Éloïse et Lorraine ont préparé et animé le débat dans la classe avec l’aide de leur enseignant et ont pu bénéficier d'un regard extérieur sur le sujet grâce au caricaturiste. Chacun a pu exprimer son point de vue. Léo et Matteo ont pris des notes pendant le débat et préparé un article pour le journal du collège.

Les enseignants les ont évalués sur ce projet complet : les caricatures, l’organisation du débat et l’article de presse.


3) Des éoliennes en maquette

Lucas et Nora sont élèves en classe de 3e et vont s’intéresser aux éoliennes avec leurs enseignants de physique, de SVT et de technologie.

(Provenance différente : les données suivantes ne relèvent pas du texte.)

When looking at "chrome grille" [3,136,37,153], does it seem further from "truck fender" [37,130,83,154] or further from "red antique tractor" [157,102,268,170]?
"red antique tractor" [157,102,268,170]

Pour leur projet, Lucas et Nora doivent créer une maquette et faire un reportage vidéo sur le blog du collège.

Du cours de physique, Lucas et Nora utilisent ce qu’ils ont appris sur l’alternateur et les possibilités de production de l’électricité pour expliquer comment une éolienne produit de l’électricité. Avec quelques recherches personnelles, ils parviennent à aller plus loin et expliquer pourquoi certaines éoliennes sont plus performantes que d’autres.

Du cours de SVT, le chapitre sur les énergies fossiles et énergies renouvelables qu’ils ont étudié il y a quelques semaines.

Leur enseignant de technologie les accompagne dans la création d'une petite maquette représentant une éolienne. Ils ont déjà eu l’occasion en 5e et 4e d’être initiés aux démarches de conception et de modélisation numérique ; ils ont vu comment cela pouvait fonctionner sur un pont. À l'aide d'une maquette numérique, ils mettent en application leurs connaissances pour produire un modèle simple qui associe une hélice, un aimant et une bobine de cuivre qu’ils font tourner grâce à un sèche-cheveux afin d’alimenter une LED.

Lucas et Nora ont été évalués sur cette vidéo dans laquelle ils sont parvenus à expliquer de manière simple comment fonctionnaient les éoliennes et pourquoi elles pouvaient représenter une source d’énergie d’avenir.


4) C’est quoi un urbaniste ?

Les professeurs d’anglais, de géographie et de mathématiques ont décidé de faire découvrir un métier aux élèves, celui d’urbaniste. Pour cela, chacun a prévu d’associer la découverte de cette profession à une partie de leur cours. Après avoir fait intervenir un professionnel de l’urbanisme qui a présenté aux élèves son métier, la mise en pratique a pu commencer.

Le professeur de géographie lie le projet au chapitre sur la ville et sur les paysages et territoires pour que les élèves puissent mieux comprendre les problématiques posées dans ces chapitres à travers le regard d’un professionnel.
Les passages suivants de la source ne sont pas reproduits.